Proof. (1) follows by a change of variables. (2) TODO (3) TOOD (4) Two ways to prove this:

  1. Define $g(\bx, \by) := f(\by)+ g(\bx - \by)$. This $g$ can be shown to be convex, and then using the Proposition 3 it follows that it is convex.
  2. Because of (2), we know that the lower-envelope is convex when the both functions are convex. Then the result follows.

Huber loss

Turns out that a popular (and differentiable!) Huber loss, that combines L1 and L2 penalties, can be derived using infimal convolution.

Example 1 For $f(x) = \frac{1}{2\delta} x^2, g(x) = \abs{x}, \delta > 0$, the Huber loss is exactly

\[\begin{equation} \begin{split} (f \square g)(x) = \begin{cases} \frac{1}{2\delta} x^2 & \text{if } \abs{x} \leq \delta \\ \abs{x} - \frac{\delta}{2} & \text{otherwise}. \end{cases} \end{split} \end{equation}\]

Proof. $(f \square g)(x) = \inf_w \abs{w} + \frac{1}{2\delta} (x - w)^2$. Then using the subdifferential rules (see Projected and Proximal Methods) we solve for

\[\begin{equation} \begin{split} \partial(\underbrace{\abs{w} + \frac{1}{2\delta} (x - w)^2}_{=: l(x)}) \in 0 \end{split} \end{equation}\]

as follows:

Case 1: if $w \neq 0$: then the minimization is differentiable, and we get

\[\begin{equation} \begin{split} & l'(x) = \text{sign}(w) - \frac{1}{\delta} (x - w) \overset{!}{=} 0 \\ \Rightarrow \quad & w = x - \delta \text{sign}(w) , \end{split} \end{equation}\]

Cases 1.1,1.2: break down the objective into $ w > 0$ and $ w< 0$, and get that for $w > 0 \Rightarrow x > \delta$, and for $w < 0 \Rightarrow x < \delta$.

Case 2: if $w = 0$, then by Fermat’s rule we set the subgradient to be in zero:

\[\begin{equation} \begin{split} & \partial(\abs{w} + \frac{1}{2\delta} (x - w)^2) \in 0 \\ \Rightarrow \quad & [-1, 1] + \frac{1}{\delta} (-x) \in 0 \\ \Rightarrow \quad & [-\delta, \delta] + (-x) \in 0 \\ \Rightarrow \quad & x \in [- \delta, \delta], \end{split} \end{equation}\]

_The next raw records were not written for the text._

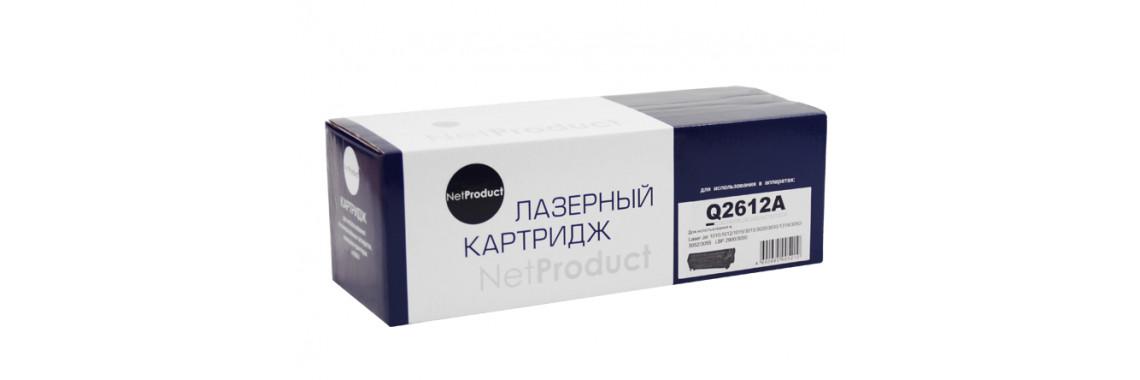 Картридж NetProduct (N-Q2612A)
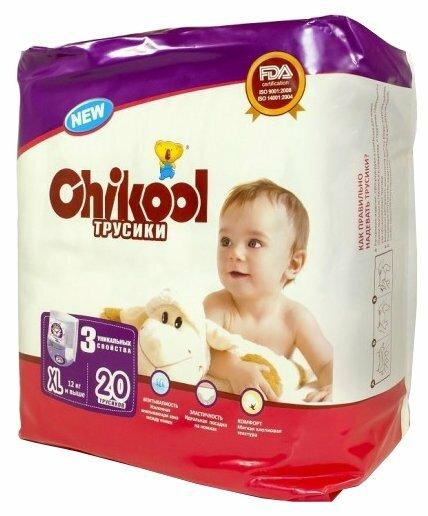 Chikool трусики XL (12+ кг) 20 шт.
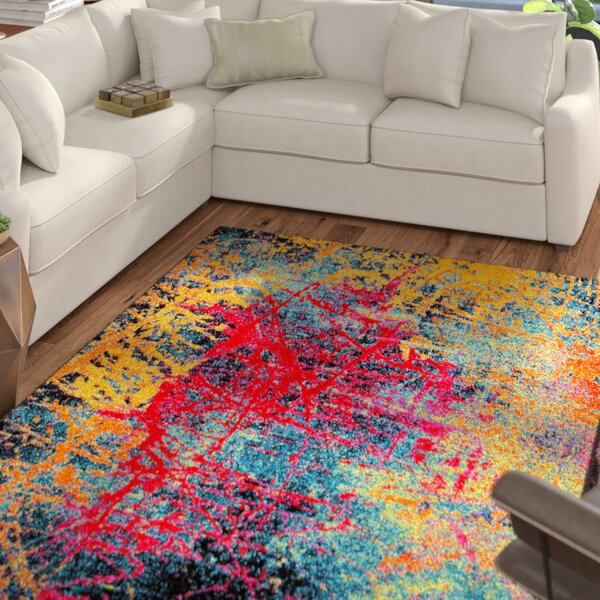 Brannigan Red / Yellow Area Rug by Mercury Row
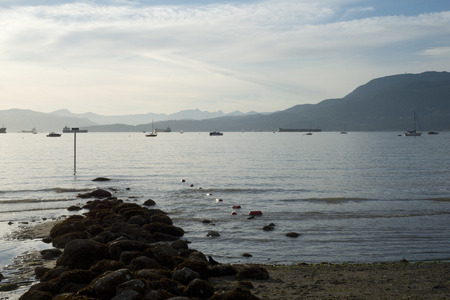 pier at sunset kits beach vancouver 3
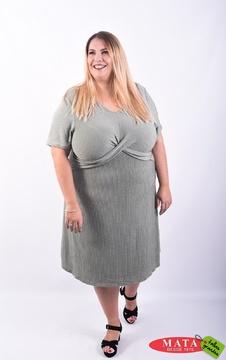 Vestido mujer 23816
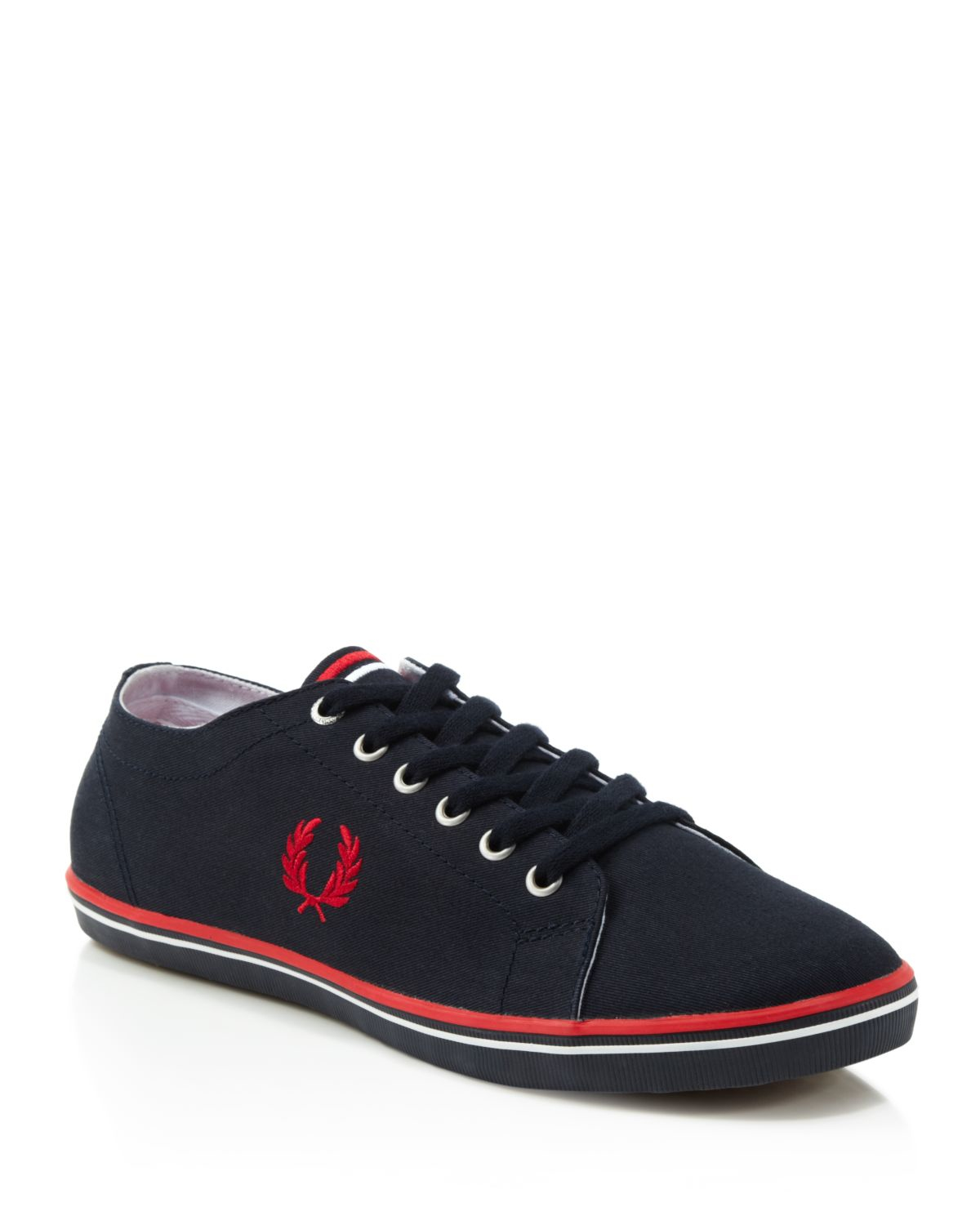 fred perry kingston twill sneakers in red for men navy. Black Bedroom Furniture Sets. Home Design Ideas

Putting these all together we can notice that for $w < 0$ and $w > 0$, the objective is identical, and so can be written concisely. (TODO: show this!)

Closed Convex Envelope

A concept that will become useful when dealing with optimizing dual problems with Fenchel’s daulity, is the closed convex envelope. We will see that there is a duality in between convex sets and half-spaces. This idea will be taken further, and a link between convex functions and affine linear minorants will be established.

In order to explain this, we take a step back and look at the pre-requisites before delving deeper.

Closed half spaces

Interlude on duality between sets and half-spaces

We define the convex closed half-spaces as follows.

Definition (Closed half-space) Given a directional vector $\bv \in \R^n$ and the “bias” $\beta \in \R$, we define the closed half-space as $H_{\bv, \beta} := { \bx \in \R^n \mid \inner{\bx}{\bv} \leq \beta }$

Then the following follows.

Proposition 1 (Half-spaces are convex) $H_{\bv, \beta}$ is convex.

Proof. Trivial

A duality result that claims equivalence between sets and half-spaces, can be established.

Theorem 2 (Duality between sets and closed half-spaces) Any closed convex set $\text{cl } C$ can be equivalently written as

\[\begin{equation} \begin{split} \text{cl } C = \cap_{ \{ \bv, \beta \mid H_{\bv, \beta} \text{ containts cl } C \} } H_{\bv, \beta}. \end{split} \end{equation}\]

Proof (idea). ``$\subset$’’ TODO: finish when revising Separation Theorems.

It will be useful to be more precise and distinguish between the type of half-spaces as follows.

Defintion 3 (Types of half-spaces) We distinguish between three types of half-spaces:

  1. (Upper-facing) $H^{-1}_{\bv, \beta} := { (\bx, \mu) \in \R^n \times \R \mid \inner{\bx}{\bv} - \mu \leq \beta }$;
  2. (Lower-facing) $H^{+1}_{\bv, \beta} := { (\bx, \mu) \in \R^n \times \R \mid \inner{\bx}{\bv} + \mu \leq \beta }$;
  3. (Vertical) $H^{0}_{\bv, \beta} := { (\bx, \mu) \in \R^n \times \R \mid \inner{\bx}{\bv} \leq \beta }$,

where the subscript of $H$ indicates the multiplicative constant of the second element $\mu$.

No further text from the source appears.